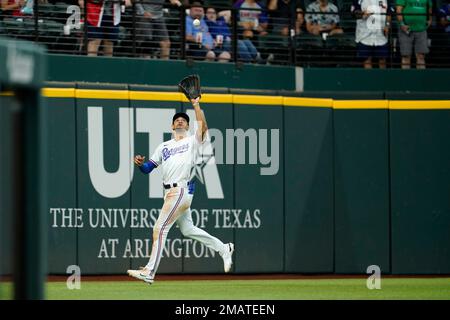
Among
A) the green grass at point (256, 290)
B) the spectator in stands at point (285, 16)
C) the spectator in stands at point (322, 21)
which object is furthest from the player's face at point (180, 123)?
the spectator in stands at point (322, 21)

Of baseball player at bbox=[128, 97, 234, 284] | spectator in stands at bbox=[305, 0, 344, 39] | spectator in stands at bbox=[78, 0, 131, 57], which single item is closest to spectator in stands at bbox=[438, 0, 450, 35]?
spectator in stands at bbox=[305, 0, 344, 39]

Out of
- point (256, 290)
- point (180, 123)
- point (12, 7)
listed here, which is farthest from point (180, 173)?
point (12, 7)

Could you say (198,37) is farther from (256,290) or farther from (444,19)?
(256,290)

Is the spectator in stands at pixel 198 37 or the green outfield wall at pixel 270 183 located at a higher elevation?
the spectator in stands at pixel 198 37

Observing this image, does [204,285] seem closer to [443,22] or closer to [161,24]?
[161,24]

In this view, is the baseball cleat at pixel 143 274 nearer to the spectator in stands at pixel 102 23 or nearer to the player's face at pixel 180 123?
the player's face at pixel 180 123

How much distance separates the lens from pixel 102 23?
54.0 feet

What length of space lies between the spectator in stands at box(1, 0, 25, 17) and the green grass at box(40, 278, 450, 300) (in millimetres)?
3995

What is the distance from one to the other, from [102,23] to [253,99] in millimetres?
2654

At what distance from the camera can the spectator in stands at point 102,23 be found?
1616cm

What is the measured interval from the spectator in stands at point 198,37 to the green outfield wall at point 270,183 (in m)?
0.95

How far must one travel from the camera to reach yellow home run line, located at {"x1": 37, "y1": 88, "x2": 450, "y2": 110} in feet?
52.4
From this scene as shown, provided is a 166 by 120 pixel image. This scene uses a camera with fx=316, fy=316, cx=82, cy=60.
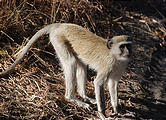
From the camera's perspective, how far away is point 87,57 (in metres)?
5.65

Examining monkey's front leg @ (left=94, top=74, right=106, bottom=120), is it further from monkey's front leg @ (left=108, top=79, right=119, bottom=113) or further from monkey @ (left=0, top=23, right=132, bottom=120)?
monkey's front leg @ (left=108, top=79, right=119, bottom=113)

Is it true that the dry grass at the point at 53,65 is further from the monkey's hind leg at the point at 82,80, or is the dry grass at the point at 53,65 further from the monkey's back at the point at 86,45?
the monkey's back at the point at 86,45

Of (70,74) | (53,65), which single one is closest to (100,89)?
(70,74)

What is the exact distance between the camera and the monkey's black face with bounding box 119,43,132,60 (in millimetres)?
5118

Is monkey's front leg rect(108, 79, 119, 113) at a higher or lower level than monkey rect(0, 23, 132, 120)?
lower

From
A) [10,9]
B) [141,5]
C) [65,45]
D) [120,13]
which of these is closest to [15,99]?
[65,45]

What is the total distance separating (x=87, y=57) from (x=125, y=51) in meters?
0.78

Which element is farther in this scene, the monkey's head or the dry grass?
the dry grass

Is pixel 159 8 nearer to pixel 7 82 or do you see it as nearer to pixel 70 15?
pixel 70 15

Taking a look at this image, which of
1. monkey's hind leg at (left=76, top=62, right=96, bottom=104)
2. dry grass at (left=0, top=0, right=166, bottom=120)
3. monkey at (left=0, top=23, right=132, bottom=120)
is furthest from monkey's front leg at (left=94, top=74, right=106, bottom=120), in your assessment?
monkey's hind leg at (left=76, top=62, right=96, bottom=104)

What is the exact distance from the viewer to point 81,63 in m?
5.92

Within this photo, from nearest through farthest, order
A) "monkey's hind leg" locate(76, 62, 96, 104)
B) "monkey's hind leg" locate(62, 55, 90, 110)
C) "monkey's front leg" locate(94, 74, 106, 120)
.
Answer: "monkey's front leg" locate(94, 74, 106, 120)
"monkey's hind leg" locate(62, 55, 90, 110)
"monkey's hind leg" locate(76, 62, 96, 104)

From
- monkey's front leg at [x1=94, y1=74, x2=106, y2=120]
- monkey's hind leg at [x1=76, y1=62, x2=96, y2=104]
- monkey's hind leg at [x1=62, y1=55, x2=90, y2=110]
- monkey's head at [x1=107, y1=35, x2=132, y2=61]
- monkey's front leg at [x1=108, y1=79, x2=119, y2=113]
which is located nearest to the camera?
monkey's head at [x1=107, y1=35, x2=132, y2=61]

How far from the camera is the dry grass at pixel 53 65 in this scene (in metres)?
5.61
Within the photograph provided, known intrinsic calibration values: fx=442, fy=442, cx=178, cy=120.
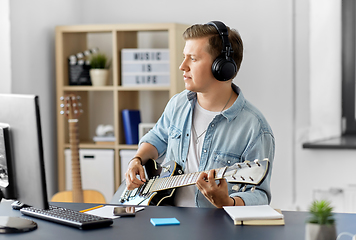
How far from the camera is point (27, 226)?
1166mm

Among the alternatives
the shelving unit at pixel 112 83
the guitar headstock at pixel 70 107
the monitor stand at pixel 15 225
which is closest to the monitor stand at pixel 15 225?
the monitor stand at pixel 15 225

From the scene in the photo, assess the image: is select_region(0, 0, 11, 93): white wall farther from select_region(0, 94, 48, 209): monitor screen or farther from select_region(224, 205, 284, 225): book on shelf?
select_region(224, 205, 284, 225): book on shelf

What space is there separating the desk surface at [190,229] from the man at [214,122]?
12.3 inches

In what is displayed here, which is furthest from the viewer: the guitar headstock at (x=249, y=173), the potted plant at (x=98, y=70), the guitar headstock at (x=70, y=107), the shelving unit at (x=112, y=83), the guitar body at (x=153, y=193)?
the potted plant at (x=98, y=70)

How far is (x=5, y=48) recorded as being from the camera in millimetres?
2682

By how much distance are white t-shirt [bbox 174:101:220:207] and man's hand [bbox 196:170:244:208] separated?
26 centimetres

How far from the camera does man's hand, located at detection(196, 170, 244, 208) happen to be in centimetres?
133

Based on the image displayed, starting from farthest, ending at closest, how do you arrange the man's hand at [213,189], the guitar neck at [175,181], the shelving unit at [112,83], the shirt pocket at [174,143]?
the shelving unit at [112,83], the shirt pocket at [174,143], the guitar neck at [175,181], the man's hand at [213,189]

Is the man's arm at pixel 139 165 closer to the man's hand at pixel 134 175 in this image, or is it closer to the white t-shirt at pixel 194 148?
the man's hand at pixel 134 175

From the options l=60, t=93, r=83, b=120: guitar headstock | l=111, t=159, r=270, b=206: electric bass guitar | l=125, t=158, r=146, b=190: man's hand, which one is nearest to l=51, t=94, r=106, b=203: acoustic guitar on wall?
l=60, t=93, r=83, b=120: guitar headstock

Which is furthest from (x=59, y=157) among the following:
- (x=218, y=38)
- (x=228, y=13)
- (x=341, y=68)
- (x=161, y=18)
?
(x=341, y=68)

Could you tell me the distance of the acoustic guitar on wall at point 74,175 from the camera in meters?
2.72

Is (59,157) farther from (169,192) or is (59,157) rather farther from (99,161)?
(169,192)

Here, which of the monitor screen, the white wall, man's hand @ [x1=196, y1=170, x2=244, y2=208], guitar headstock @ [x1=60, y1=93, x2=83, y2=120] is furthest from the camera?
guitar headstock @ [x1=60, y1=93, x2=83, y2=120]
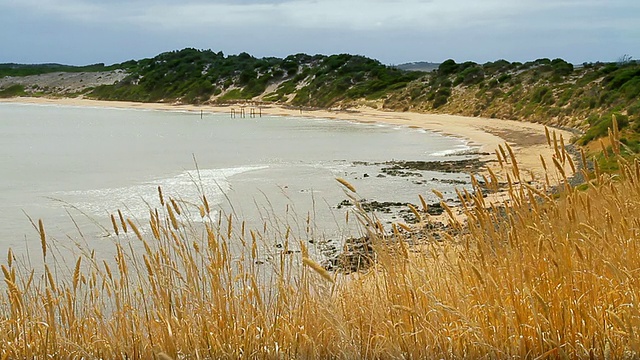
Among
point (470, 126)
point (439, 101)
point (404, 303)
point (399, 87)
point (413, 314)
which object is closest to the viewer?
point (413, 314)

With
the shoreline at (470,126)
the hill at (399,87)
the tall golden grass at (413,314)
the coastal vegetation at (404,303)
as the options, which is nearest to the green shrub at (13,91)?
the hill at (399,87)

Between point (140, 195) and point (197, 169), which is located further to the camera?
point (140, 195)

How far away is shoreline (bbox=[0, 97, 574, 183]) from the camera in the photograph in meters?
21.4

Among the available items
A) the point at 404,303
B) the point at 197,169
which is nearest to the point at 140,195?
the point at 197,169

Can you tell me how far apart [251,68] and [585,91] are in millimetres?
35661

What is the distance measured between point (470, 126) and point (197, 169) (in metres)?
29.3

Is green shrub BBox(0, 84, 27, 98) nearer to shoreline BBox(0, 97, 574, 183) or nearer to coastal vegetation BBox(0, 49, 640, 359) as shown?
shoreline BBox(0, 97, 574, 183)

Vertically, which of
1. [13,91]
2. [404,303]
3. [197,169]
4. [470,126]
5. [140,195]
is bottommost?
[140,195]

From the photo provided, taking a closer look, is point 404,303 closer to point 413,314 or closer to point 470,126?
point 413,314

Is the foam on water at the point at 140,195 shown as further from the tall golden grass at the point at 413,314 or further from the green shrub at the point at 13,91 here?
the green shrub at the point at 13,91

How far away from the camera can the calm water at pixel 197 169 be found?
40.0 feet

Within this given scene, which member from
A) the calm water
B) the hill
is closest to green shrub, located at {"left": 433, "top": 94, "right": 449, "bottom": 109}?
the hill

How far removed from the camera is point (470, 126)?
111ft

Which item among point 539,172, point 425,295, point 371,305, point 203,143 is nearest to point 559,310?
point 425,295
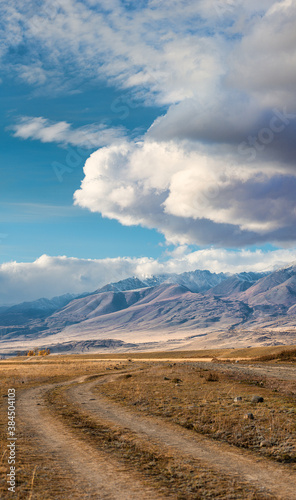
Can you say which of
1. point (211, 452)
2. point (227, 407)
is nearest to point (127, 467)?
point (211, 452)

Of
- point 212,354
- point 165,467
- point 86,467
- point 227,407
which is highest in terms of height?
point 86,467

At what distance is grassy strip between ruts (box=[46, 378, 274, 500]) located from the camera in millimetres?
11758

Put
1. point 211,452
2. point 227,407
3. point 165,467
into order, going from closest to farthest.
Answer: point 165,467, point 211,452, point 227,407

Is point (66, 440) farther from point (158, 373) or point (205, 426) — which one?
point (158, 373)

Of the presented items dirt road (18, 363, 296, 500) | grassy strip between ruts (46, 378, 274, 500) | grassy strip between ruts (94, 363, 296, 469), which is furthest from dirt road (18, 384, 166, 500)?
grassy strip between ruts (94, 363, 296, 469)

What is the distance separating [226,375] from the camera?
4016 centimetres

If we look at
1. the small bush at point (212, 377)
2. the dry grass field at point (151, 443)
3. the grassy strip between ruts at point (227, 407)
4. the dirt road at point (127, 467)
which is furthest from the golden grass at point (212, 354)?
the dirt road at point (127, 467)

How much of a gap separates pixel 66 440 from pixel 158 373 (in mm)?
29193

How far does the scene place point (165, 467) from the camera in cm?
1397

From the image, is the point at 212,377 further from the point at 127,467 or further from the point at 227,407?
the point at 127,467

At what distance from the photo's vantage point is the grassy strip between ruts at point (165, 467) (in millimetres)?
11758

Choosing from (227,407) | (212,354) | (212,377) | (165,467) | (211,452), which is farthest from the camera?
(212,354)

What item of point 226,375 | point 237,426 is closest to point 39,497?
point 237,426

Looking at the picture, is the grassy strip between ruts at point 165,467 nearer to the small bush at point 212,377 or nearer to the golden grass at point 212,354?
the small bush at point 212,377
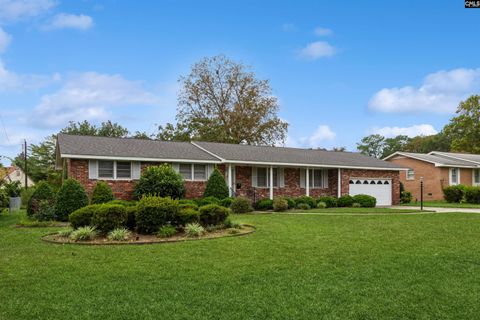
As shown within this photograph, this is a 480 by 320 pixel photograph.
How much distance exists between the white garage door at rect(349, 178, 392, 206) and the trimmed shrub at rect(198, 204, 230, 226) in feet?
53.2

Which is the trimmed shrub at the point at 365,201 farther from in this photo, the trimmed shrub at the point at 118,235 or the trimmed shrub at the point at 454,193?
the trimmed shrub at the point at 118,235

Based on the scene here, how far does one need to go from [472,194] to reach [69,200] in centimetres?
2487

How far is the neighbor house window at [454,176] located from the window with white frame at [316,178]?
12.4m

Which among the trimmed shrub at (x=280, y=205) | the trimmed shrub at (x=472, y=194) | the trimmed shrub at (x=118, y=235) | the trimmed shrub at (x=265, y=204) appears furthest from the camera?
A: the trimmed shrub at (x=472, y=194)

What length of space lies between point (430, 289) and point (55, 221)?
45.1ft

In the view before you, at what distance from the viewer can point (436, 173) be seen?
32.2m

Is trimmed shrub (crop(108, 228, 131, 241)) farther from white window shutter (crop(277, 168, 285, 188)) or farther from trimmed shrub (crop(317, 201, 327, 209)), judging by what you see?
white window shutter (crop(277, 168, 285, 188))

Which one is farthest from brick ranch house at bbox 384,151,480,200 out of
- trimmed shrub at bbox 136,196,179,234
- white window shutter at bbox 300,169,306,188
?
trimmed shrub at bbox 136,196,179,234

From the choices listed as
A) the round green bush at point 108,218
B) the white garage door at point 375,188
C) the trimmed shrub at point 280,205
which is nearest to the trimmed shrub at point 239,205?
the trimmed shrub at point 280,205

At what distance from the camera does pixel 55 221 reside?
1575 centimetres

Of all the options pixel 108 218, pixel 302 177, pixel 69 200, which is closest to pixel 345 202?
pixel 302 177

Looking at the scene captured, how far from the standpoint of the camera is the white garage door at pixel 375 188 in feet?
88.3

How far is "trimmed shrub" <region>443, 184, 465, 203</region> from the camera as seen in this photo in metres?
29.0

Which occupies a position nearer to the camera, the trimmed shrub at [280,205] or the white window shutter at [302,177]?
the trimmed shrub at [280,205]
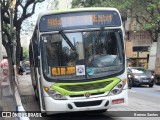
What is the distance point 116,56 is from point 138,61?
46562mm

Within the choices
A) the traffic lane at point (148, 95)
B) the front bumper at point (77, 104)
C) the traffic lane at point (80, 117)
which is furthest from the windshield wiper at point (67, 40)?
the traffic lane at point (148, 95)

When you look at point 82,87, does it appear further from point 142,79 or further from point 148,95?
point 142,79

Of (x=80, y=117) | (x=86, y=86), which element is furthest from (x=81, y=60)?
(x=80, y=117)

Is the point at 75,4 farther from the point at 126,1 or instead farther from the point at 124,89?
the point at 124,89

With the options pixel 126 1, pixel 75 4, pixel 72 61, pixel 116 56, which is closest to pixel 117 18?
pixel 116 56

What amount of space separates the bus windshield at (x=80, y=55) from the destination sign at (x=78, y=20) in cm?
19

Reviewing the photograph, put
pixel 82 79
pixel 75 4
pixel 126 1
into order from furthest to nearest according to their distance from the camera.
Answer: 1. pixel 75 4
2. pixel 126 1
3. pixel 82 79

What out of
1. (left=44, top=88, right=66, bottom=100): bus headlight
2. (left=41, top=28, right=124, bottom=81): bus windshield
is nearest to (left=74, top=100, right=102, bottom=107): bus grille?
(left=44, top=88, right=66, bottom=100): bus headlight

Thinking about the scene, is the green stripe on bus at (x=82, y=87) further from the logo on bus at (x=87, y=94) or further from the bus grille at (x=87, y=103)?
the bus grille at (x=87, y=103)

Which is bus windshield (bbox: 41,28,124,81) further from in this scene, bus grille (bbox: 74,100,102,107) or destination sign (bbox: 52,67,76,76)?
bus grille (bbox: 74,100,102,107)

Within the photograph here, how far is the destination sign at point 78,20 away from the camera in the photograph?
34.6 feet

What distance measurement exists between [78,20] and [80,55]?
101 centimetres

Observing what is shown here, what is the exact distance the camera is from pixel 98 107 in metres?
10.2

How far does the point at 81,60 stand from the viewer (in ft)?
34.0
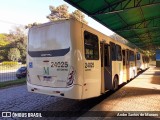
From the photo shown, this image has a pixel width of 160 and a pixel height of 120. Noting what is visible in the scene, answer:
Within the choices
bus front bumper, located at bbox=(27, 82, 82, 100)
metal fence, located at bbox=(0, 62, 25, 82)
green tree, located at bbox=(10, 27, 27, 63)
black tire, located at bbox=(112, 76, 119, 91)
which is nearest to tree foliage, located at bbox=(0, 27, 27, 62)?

» Work to complete
Starting at the line containing "What distance measurement" and ending at the end of the listing, write the lines out again with "located" swapped for "positioned" and nothing else changed. Leave the pictures out.

» Exercise output
What distance measurement exists between [78,20] and [80,55]?
101 centimetres

Observing what is shown here, what is the exact distance the camera is from pixel 98 107 in metres?
10.2

How far does the point at 81,60 stand from the viewer (in ft)?
34.0
From the photo shown, this image has a pixel width of 160 and a pixel height of 120. Noting what is visible in the scene, answer:
Within the choices
bus front bumper, positioned at bbox=(27, 82, 82, 100)
metal fence, positioned at bbox=(0, 62, 25, 82)
green tree, positioned at bbox=(10, 27, 27, 63)
black tire, positioned at bbox=(112, 76, 119, 91)
which is nearest to tree foliage, positioned at bbox=(0, 27, 27, 62)?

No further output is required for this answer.